(Data records Opens)

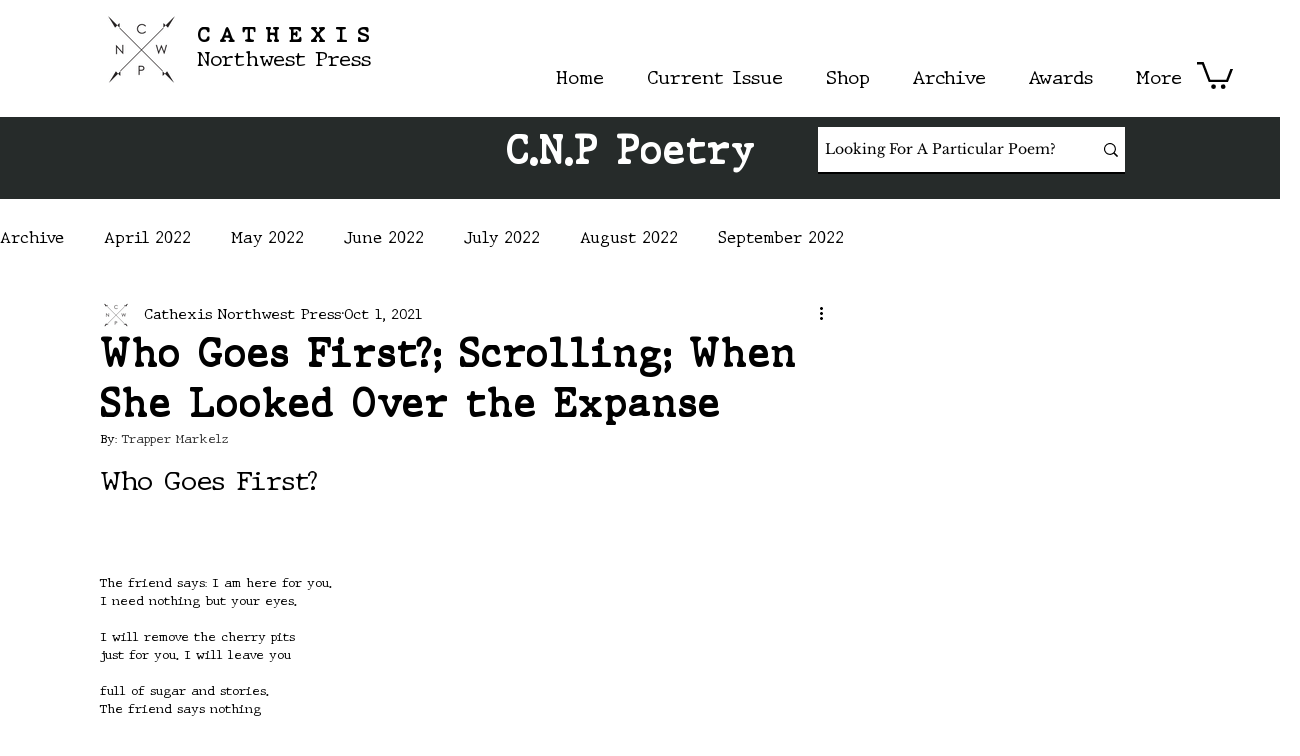

--- FILE ---
content_type: text/html; charset=utf-8
request_url: https://www.google.com/recaptcha/api2/aframe
body_size: 266
content:
<!DOCTYPE HTML><html><head><meta http-equiv="content-type" content="text/html; charset=UTF-8"></head><body><script nonce="wFWdw0UzFsu105J4QE_gcg">/** Anti-fraud and anti-abuse applications only. See google.com/recaptcha */ try{var clients={'sodar':'https://pagead2.googlesyndication.com/pagead/sodar?'};window.addEventListener("message",function(a){try{if(a.source===window.parent){var b=JSON.parse(a.data);var c=clients[b['id']];if(c){var d=document.createElement('img');d.src=c+b['params']+'&rc='+(localStorage.getItem("rc::a")?sessionStorage.getItem("rc::b"):"");window.document.body.appendChild(d);sessionStorage.setItem("rc::e",parseInt(sessionStorage.getItem("rc::e")||0)+1);localStorage.setItem("rc::h",'1769245420708');}}}catch(b){}});window.parent.postMessage("_grecaptcha_ready", "*");}catch(b){}</script></body></html>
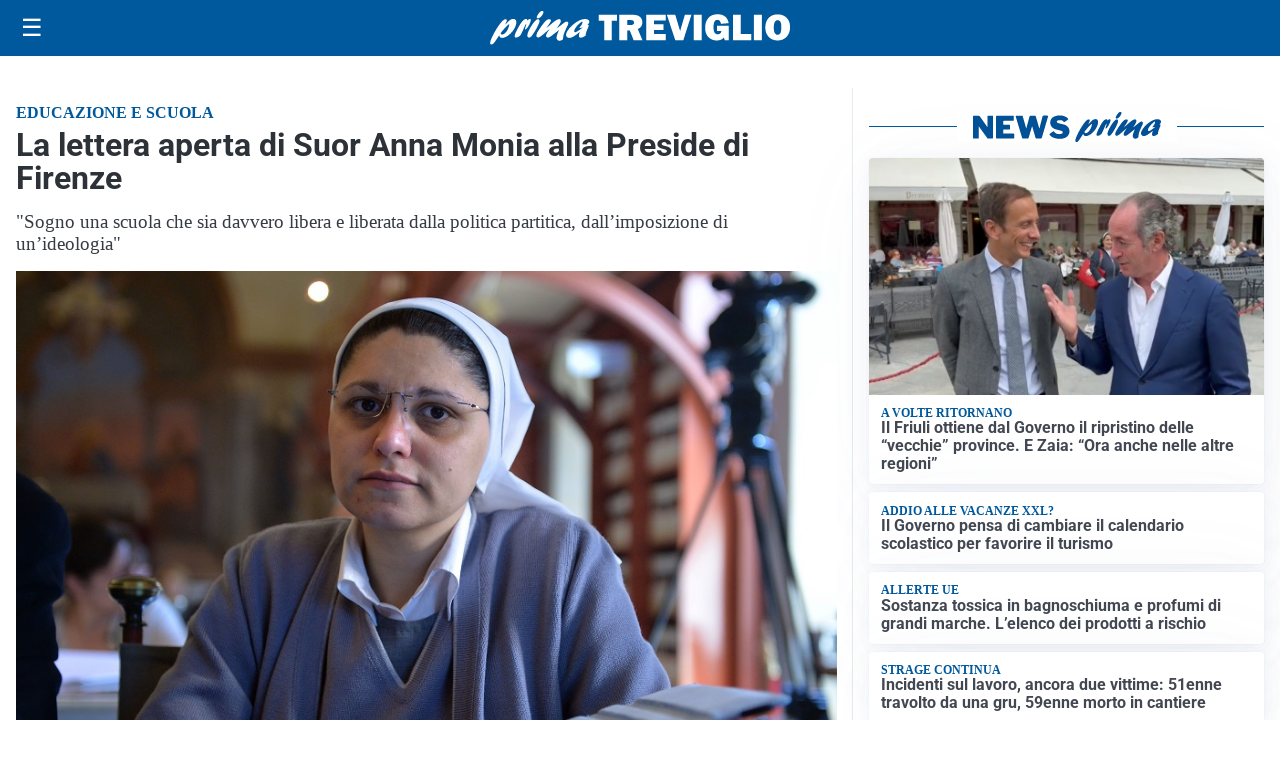

--- FILE ---
content_type: text/html; charset=utf8
request_url: https://primatreviglio.it/media/my-theme/widgets/list-posts/sidebar-video-piu-visti.html?ts=29487383
body_size: 702
content:
<div class="widget-title"><span>Video più visti</span></div>
<div class="widget-sidebar-featured-poi-lista">
            
                    <article class="featured">
                <a href="https://primatreviglio.it/cronaca/una-nutria-a-zonzo-per-la-citta-la-minoranza-chiede-interventi/">
                                            <figure><img width="480" height="300" src="https://primatreviglio.it/media/2026/01/bc98ddf9-2547-4ebe-90d3-01d84bdb33d3-480x300.jpg" class="attachment-thumbnail size-thumbnail wp-post-image" alt="Una nutria a zonzo per la città, la minoranza chiede interventi" loading="lazy" sizes="(max-width: 480px) 480px, (max-width: 1024px) 640px, 1280px" decoding="async" /></figure>
                                        <div class="post-meta">
                                                    <span class="lancio">Cronaca</span>
                                                <h3>Una nutria a zonzo per la città, la minoranza chiede interventi</h3>
                    </div>
                </a>
            </article>
                    
                    <article class="compact">
                <a href="https://primatreviglio.it/attualita/medici-e-medicina-i-primi-mille-giorni-che-determinano-la-salute-futura-e-le-nuove-frontiere-della-neonatologia/">
                    <div class="post-meta">
                                                    <span class="lancio">televisione</span>
                                                <h3>&#8220;Medici e Medicina&#8221;: i primi mille giorni che determinano la salute futura e le nuove frontiere della neonatologia</h3>
                    </div>
                </a>
            </article>
                    
                    <article class="compact">
                <a href="https://primatreviglio.it/cronaca/le-fontane-pirotecniche-sulle-bottiglie-come-a-crans-montana-chiusa-discoteca-di-crema/">
                    <div class="post-meta">
                                                    <span class="lancio">Crema</span>
                                                <h3>Le fontane pirotecniche sulle bottiglie, come a Crans Montana: chiusa discoteca di Crema</h3>
                    </div>
                </a>
            </article>
            </div>

<div class="widget-footer"><a role="button" href="/multimedia/video/" class="outline widget-more-button">Altri video</a></div>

(Data records Closes)

Aim of the task >>
For each line of the material that contains "visti", return a copy.

Output below >>
request_url: https://primatreviglio.it/media/my-theme/widgets/list-posts/sidebar-video-piu-visti.html?ts=29487383
<div class="widget-title"><span>Video più visti</span></div>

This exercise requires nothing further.